Como não se trata de um cerimonial rígido, deve-se agir de forma sagrada, sabendo que se está a administrar o Sangue mais precioso do Redentor, que o protagonista aqui não é o padre que confessa, mas Jesus, o Bom Pastor, e que o padre, portanto, deve ser apenas o reflexo do Bom Pastor, o canal de transmissão das águas frescas e regeneradoras do Amor Misericordioso. O vestido do confessor também deve estar de acordo com aquele que administra um sacramento. Normalmente, o confessionário, localizado na igreja e equipado com uma grelha que assegura o máximo respeito pelos fiéis, deve ser utilizado. Tudo isto é regulado pelo cânon 964 do Código de Direito Canónico.

Claro que pode haver outros casos particulares, por exemplo, por ocasião de um acampamento juvenil, etc.
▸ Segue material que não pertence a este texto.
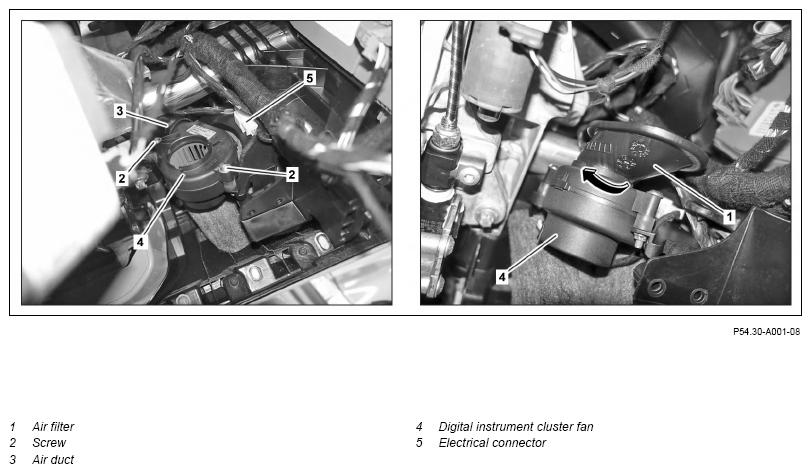 3
5
2
2
4
1
4

P54.30-A001-08

1 Air filter
2 Screw
3 Air duct

4 Digital instrument cluster fan
5 Electrical connector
Aconteceu-me recentemente que tive de ouvir confissões durante um voo e também num aeroporto; ambas são excelentes ocasiões que não teria tido se nem sempre tivesse usado o vestido eclesiástico, o que me coloca num permanente estado de serviço.

Como será vivida a iniciativa do Papa "24 horas para o Senhor" em Roma, de 4 a 5 de Março? Em que consistirá? Como podemos preparar-nos para esta nomeação com a misericórdia de Deus em todo o mundo?
-Em Roma começará na Basílica de São Pedro com uma celebração penitencial comunitária (Liturgia da Palavra, homilia, silêncio para meditação e exame de consciência, confissão individual dos presentes em vários confessionários, e acção de graças comum ao Pai de misericórdia). Posteriormente, o Santíssimo Sacramento será exposto em todas as igrejas escolhidas. Os confessores podem ser visitados a qualquer hora do dia durante estas 24 horas.

A iniciativa está a ser muito bem aceite, especialmente pelos jovens. O facto de todas as dioceses estarem a responder a tal convite também educa num sentido profundo de eclesialidade. Será também uma ocasião privilegiada para ilustrar a beleza da comunhão dos santos.

Um problema frequente para os confessores é a falta de preparação dos penitentes, o que faz com que algumas confissões se arrastem desnecessariamente. O que recomendaria ao confessor que acolhesse os fiéis, mas sem se prolongar demasiado e desencorajar os outros que aguardam a sua vez?
-Os fiéis devem ser levados a uma boa confissão desde o momento da sua primeira comunhão; depois deve ser explicada a diferença entre uma conversa, direcção espiritual e confissão sacramental. É útil dispor previamente de folhetos ou formulários com contornos do exame de consciência, se possível diferenciados por idade, etc.

O próprio confessor deveria fazer um esforço para não tagarelar, mas para falar de forma sóbria, clara e suave, e para chegar ao essencial e ajudar o penitente a chegar ao essencial, sem o fazer sentir-se desconfortável. É aconselhável procurar o equilíbrio e a prudência, e se uma fila se tiver formado, dizer ao penitente que o pode ouvir mais tarde, ou mesmo depois de a fila ter terminado, e ouvi-lo com maior profundidade.